Riding The market
We all ride the same market – but we have very different results. Research shows that between 70% and 90% of traders lose money – you have to wonder: why do we do it?
In his book, Best Loser Wins, Tom Hougaard, has some fascinating statistics. He cites a study of 25,000 people who traded currencies daily, and over 15 months they executed 43 million trades – a very decent sample size! They found that 62% of the trades made a profit, which is a good hit rate. So, these traders made money, right?
No, unfortunately. Why not? Because when they won, they made an average of 43 pips. When they lost they lost an average of 83 pips, twice as much. You don’t have to be a mathematician to work out that they are not going to last very long.
Which brings me to the ITM strategy. What it is doing is not catching every wave and riding it from beginning to end. The only way you can do that is in hindsight, which is how I think a lot of trading books are written! Instead, it is getting into relatively safe trades, and getting out before any large moves down.
Flipping the Switch
I have been thinking about and testing new strategies – one that was a spectacular failure was ‘flipping the switch’. My reasoning was that after getting out of a bull trade, why not ‘flip the switch’ and enter a bear trade. After all, if you are not bullish doesn’t that mean you are bearish?
Actually, no. Not a good idea.
There is a time for sitting on the sidelines, as the results of this proved. Using various parameters for the SMAs, I examined the results: all were bad.
Here’s the results for the last 10 years for the commonly used 10/50 SMA.
You can see that using the bull strategy, even though you made more losses than gains, you would still win overall because your wins were double your losses. But adding in the bear traders was disastrous: although you made slightly more on a winning trade your percentage of winning trades was very small – you would crash your account quite swiftly.
And here are our results using the 10/200 ITM strategy:
You can see that although we had an equal number of wins and losses because the size of our wins is 5 times bigger than our losses then it wins overall. And this is without leverage.
Choosing your options
A few posts ago we looked at why options were expensive, and concluded that it was the effect of interest rates, not volatility. It makes selecting suitable options for the ITM strategy more difficult, but let’s have a look.
We can see that getting an effective price less than 1% above the current price is difficult if we are looking a year out. Buying an option with a closer expiry is a solution, the only real downside being that you will have to roll out more often. There are several January 24 options that work, with 50 – 60% leverage some February, with 50 – 58% leverage and one in March with 50% leverage.
Of course, you have to consider whether it is a good time to get into the market. Let’s review the charts.
The morning star from last week didn’t work out – as is the way of many candlestick patterns.
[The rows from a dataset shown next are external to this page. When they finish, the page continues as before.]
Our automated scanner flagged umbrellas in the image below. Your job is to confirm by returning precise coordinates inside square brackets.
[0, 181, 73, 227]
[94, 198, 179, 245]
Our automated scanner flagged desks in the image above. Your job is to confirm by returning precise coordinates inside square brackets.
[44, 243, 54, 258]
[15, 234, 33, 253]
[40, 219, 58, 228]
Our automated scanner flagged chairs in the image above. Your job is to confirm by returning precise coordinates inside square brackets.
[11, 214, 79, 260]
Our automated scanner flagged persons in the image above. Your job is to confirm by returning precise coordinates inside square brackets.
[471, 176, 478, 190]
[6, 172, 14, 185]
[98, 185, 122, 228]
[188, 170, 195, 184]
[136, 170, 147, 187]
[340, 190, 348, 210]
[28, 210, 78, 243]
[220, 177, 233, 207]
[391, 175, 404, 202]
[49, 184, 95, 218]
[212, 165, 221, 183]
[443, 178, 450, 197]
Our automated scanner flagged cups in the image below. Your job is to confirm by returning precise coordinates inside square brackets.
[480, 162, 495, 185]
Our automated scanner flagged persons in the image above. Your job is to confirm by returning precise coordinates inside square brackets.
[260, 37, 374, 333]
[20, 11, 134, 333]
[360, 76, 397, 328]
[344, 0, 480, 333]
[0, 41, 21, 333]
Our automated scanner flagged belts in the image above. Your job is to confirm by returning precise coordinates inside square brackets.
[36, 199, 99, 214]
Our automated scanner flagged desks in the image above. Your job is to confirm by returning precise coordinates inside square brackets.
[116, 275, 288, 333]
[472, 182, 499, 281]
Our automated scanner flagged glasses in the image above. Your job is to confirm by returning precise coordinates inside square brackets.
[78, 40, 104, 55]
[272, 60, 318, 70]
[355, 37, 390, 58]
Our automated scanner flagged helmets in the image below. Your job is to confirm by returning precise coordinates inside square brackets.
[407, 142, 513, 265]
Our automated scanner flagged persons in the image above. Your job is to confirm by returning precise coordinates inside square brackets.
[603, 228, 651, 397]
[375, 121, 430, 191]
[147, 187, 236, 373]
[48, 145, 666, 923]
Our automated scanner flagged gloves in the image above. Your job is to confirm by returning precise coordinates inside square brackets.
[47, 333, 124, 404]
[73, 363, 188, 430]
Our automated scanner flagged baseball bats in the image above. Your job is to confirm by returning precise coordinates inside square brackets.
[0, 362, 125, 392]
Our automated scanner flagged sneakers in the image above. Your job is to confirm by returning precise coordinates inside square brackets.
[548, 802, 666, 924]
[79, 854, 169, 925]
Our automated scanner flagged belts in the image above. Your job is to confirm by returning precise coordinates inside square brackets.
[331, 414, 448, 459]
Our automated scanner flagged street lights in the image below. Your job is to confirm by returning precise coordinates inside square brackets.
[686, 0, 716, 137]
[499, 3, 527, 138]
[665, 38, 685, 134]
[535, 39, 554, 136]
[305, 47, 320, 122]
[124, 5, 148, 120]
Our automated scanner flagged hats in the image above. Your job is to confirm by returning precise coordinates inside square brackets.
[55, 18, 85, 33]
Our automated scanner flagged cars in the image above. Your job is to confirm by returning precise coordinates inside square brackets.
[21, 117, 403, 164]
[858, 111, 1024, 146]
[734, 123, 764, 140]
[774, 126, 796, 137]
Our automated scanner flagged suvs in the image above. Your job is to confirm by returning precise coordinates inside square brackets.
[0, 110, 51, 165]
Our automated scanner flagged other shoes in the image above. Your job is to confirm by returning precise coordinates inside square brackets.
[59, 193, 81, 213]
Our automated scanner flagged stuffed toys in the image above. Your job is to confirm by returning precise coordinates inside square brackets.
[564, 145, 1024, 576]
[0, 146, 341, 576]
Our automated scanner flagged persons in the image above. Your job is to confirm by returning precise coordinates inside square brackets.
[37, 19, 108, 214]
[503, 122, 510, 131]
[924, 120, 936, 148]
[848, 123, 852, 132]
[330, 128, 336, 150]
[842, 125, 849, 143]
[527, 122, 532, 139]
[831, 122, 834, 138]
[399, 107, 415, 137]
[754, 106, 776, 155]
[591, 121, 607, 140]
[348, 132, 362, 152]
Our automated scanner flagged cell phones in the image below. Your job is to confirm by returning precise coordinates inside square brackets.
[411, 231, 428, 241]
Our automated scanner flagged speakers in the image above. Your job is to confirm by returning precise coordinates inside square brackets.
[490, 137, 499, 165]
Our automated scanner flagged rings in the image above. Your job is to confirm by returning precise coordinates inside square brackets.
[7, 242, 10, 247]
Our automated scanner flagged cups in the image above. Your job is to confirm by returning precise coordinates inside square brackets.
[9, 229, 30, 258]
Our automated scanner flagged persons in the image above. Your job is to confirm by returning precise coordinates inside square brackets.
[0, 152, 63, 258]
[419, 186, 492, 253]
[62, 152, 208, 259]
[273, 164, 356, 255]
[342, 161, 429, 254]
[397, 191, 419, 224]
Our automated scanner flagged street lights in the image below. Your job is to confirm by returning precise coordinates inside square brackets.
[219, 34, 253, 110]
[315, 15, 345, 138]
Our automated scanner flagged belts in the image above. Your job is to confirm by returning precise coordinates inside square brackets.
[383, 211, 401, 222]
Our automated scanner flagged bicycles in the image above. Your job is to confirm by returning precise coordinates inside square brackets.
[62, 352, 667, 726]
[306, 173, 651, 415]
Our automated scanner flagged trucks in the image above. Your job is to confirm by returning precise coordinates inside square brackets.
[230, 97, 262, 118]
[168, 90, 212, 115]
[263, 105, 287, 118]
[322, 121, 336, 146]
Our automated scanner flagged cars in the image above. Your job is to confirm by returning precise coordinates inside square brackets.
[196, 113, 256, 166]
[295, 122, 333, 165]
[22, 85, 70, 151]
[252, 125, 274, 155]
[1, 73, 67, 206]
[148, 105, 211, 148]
I am sure that authors who write about predicting the market using candlesticks with perfect accuracy are definitely using hindsight!
Last week was dismal, and our SMAs looked as though they were going to cross – but on Friday we had a lovely big green cancel on relatively high volume which was encouraging. I was hoping for a better week this week – but the news out of the middle east is worrying.
Anyway, now we don’t have to worry about support at the $416 level, as it is now below our 200 SMA and we will have had a death cross before we get there.
A similar candlestick pattern to SPY, with the morning star failing – but the good thing was that it didn’t trade much lower than last week, seeming to find support at the $59 level. Another encouraging sign was the fact that Friday’s candle took SPYG back up to where it gapped down.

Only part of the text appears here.